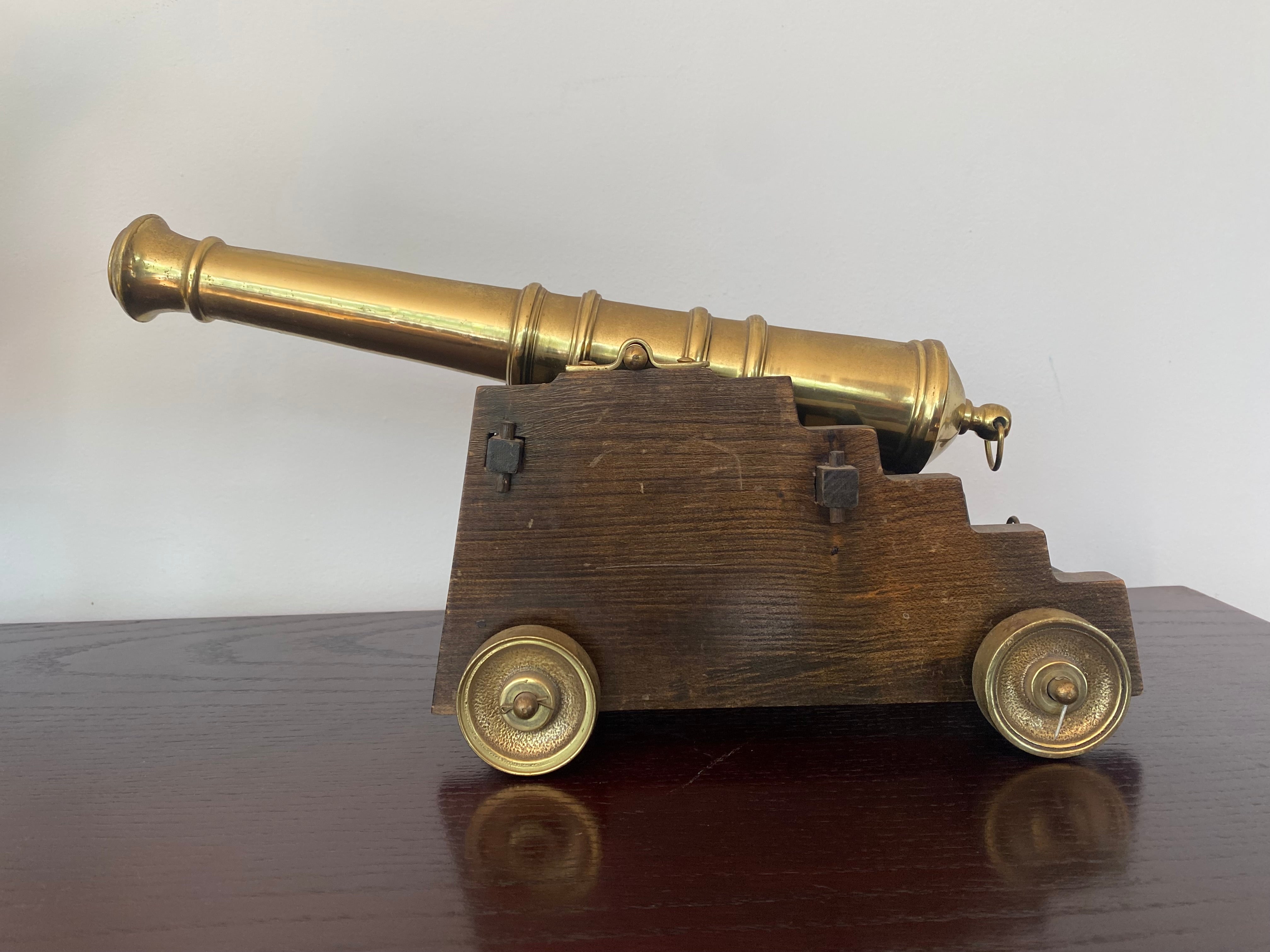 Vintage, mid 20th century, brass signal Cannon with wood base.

---

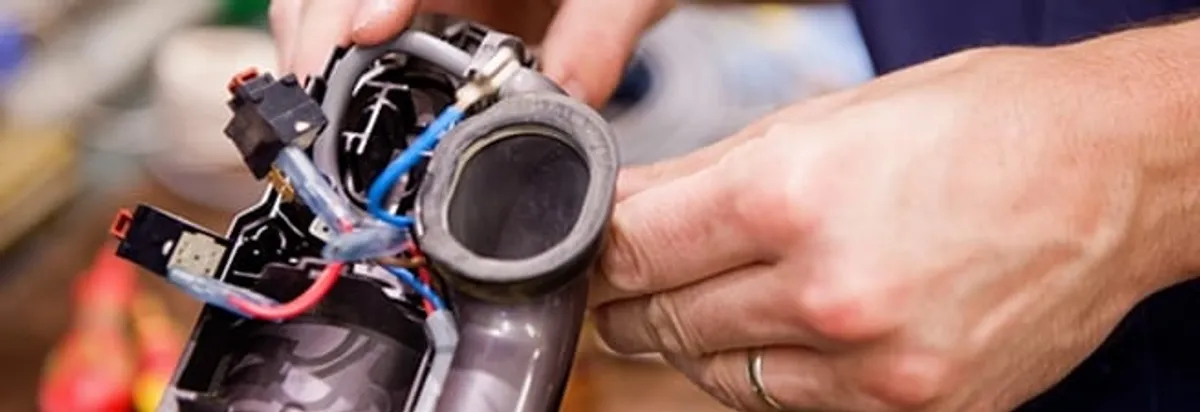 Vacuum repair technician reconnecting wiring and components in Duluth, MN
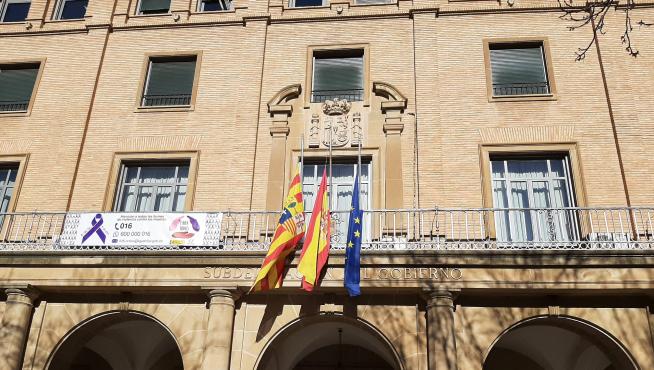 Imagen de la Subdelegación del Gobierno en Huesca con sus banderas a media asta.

---

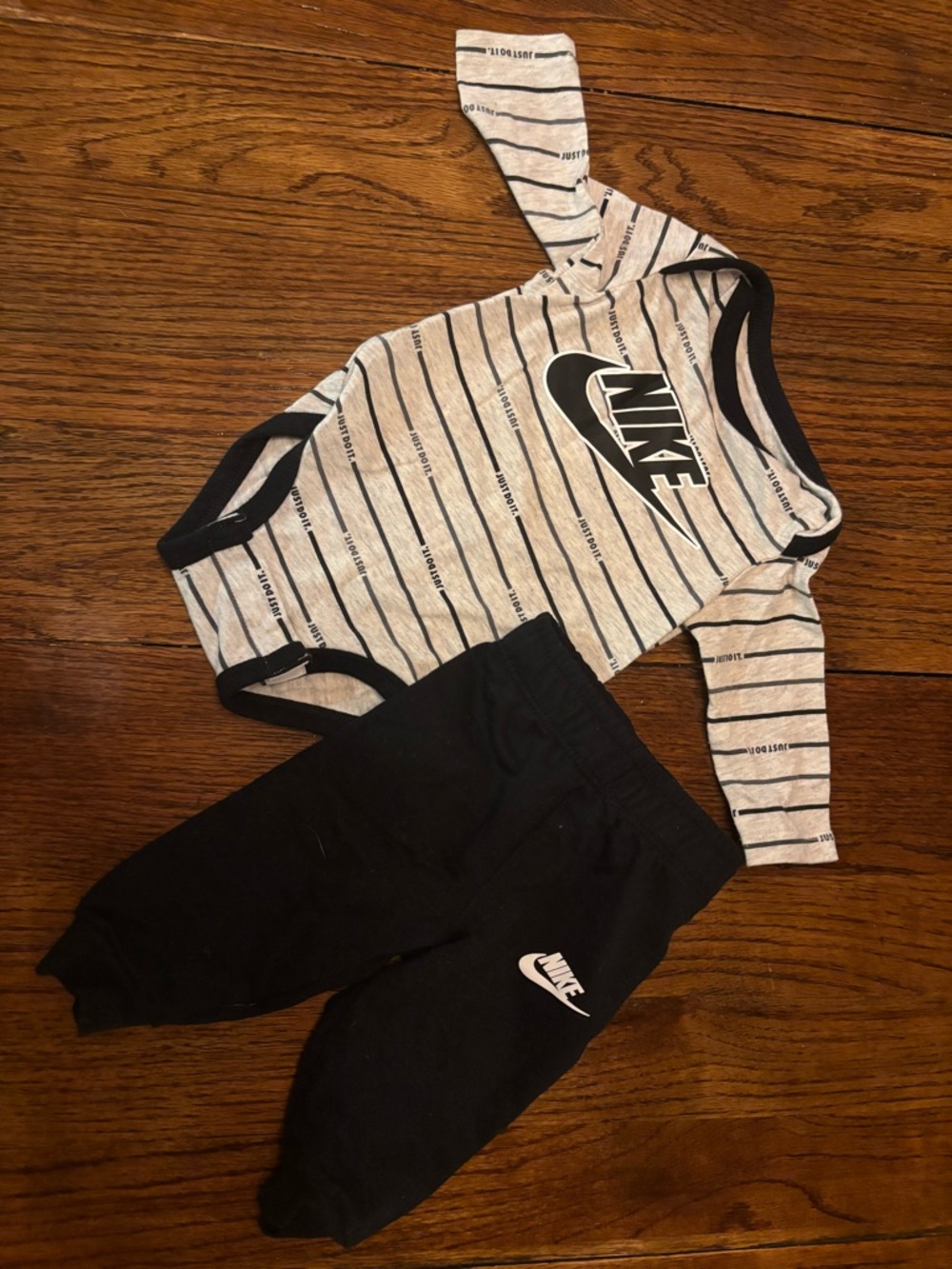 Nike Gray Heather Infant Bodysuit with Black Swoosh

▶ **Directions**
For this exercise, set down the lines in the entries above from the one with "Vacuum repair technician" through the one with "Imagen de la" exactly as written, without any pictures.

▶ **The answer**
 Vacuum repair technician reconnecting wiring and components in Duluth, MN
 Imagen de la Subdelegación del Gobierno en Huesca con sus banderas a media asta.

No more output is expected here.